From speaking at the Urs celebration of poet Amir Khusro to delivering the key address at the national conference on Dalit organizations, talking to an assorted audience at the convocation of Gwalior’s Lakshmibai National Institute or addressing alumni of Berkeley University, Ansari has been a big draw.

“Yes, we do receive a lot of invitations for the vice president to be present. He tries to accommodate most requests but sometimes because of his pressing engagements has to skip some,” said a close aide of the diplomat-turned-vice president.

Former president A.P.J. Abdul Kalam, during his five-year stay at Rashtrapati Bhavan that ended in July last year, set an unprecedented record by delivering over 1,020 speeches all over the country.

Loosely translated, this meant giving a whopping 250 speeches every year, which included multi-media tele-conferences, video addresses and educational satellite talks.

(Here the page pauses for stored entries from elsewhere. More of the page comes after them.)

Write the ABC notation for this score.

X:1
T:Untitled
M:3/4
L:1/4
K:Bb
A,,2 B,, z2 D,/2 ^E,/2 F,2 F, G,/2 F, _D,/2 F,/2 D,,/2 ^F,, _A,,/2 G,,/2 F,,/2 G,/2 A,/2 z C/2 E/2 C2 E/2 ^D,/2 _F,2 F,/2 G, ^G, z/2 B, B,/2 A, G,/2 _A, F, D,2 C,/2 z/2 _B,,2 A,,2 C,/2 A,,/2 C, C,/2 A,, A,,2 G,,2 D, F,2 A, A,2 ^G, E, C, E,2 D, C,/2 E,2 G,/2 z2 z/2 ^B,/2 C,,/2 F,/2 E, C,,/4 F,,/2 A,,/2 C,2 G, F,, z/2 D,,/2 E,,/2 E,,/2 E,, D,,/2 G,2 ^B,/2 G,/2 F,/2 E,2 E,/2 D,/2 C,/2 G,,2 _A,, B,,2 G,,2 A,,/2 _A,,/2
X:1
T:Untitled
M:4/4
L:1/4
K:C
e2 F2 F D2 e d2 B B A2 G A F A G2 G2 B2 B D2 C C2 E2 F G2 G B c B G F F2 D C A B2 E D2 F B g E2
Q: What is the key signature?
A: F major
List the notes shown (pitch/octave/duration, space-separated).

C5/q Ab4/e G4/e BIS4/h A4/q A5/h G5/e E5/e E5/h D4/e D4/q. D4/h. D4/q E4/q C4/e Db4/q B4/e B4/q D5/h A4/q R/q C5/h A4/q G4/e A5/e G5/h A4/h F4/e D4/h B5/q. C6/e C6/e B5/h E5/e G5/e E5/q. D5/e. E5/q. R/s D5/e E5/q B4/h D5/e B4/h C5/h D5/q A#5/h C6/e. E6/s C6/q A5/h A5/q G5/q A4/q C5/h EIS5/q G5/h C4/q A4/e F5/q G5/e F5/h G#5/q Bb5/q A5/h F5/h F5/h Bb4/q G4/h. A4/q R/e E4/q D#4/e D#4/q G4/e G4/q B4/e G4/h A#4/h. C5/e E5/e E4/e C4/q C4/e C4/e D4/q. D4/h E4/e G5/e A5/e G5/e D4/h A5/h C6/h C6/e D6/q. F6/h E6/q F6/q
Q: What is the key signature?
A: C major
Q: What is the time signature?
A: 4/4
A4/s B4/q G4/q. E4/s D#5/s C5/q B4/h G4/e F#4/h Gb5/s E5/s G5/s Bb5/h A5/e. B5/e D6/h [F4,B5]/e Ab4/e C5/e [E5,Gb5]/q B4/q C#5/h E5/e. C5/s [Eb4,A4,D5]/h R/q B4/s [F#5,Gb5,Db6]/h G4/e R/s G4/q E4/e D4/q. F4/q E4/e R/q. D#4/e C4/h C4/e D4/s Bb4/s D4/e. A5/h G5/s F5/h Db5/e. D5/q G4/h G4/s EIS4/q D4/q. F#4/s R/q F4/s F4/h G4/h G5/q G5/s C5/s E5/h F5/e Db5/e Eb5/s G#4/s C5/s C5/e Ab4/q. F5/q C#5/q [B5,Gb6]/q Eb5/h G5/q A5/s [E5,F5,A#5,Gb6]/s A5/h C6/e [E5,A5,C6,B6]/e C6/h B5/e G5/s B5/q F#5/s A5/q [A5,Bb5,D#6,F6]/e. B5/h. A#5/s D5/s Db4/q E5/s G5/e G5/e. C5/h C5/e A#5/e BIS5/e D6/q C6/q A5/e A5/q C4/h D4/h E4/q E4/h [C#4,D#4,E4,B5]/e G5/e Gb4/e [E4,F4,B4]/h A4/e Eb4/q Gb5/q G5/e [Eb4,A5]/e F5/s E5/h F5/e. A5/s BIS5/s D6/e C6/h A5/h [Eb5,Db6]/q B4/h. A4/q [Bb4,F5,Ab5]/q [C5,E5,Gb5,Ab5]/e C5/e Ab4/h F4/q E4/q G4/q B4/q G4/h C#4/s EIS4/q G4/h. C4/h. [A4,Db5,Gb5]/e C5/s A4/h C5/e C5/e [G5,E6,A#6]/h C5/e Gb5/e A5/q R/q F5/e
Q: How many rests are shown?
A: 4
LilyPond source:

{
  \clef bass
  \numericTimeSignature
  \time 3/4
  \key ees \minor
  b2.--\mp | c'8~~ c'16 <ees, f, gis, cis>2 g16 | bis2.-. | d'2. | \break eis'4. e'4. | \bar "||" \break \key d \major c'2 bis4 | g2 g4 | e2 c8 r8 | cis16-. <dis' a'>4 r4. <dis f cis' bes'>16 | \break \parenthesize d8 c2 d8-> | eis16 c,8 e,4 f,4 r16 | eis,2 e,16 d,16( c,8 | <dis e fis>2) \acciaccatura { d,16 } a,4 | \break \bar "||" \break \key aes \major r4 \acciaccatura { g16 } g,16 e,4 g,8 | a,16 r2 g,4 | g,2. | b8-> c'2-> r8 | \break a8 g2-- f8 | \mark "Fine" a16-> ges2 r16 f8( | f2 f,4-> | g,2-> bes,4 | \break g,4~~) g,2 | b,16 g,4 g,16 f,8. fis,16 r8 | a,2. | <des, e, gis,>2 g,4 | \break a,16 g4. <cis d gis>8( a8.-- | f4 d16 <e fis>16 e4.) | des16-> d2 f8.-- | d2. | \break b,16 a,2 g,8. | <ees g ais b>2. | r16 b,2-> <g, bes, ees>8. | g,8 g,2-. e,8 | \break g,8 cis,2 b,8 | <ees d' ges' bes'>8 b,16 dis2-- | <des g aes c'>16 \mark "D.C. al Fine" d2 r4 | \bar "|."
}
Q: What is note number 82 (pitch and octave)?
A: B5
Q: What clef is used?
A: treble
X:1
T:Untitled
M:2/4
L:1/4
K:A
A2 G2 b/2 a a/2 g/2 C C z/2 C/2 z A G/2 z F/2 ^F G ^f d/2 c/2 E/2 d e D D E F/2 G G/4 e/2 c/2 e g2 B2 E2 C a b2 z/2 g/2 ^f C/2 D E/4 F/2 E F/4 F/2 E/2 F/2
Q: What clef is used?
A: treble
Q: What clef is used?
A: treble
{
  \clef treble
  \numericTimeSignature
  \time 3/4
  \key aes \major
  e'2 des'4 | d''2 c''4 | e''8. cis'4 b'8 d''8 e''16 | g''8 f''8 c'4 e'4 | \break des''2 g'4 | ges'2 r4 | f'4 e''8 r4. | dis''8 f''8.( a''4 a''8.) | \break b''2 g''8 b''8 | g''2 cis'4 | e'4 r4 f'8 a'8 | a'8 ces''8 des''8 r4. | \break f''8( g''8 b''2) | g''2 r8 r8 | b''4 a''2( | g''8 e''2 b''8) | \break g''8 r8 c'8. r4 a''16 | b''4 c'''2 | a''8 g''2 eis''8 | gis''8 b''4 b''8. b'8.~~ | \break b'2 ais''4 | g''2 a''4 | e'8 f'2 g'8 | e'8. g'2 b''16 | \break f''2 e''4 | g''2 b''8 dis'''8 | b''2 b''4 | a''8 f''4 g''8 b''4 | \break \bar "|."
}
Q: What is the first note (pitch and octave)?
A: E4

Ansari seems to be going Kalam’s way. He has been involved in at least 10 book launches till date, promoted a website bdguptafoundation.com – a tribute to late Haryana chief minister Banarsi Das Gupta – and released an audio CD “Sada-e-Sufi” by artiste Anita Singhvi.

Last month, Ansari released the Oxford India Anthology book of “Modern Urdu Literature”, the “State of India’s Democracy” brought out by the Centre for Policy Research and a quaint book “Jhansi Mein Kranti”.

He was also chief guest at the release of former UN undersecretary general Shashi Tharoor’s book “The Elephant, The Tyre and The Cellphone” and journalist Nirmala Lakshman’s “Writing a Nation – An anthology of Indian Journalism”.

The 70-year-old vice president – who has served as India’s permanent representative to the United Nations and ambassador to Iran, Australia and Saudi Arabia – also delivered the Justice Sunanda Bhandare memorial lecture as Kalam had done during his tenure, an honour normally reserved for presidents.

His innings as vice president has largely been smooth except when he created a small flutter at a seminar on emerging security concerns in West Asia in November last year where he remarked that US polices had given an impetus to terrorism in the Middle East.

Though it was unusual to see the vice president voicing an independent – even critical – opinion at variance with the government, Ansari declared there that US policies were aiding terrorism and even suggested that Iran’s nuclear programme was reasonably benign.

However, Ansari’s views found support among those who know him. “For a person who knows the region so well and having served in many missions during his diplomatic career and besides bringing out a book ‘Iran Today’, he is well within his rights to air his views at such a forum,” said a confidant who did not want to be named.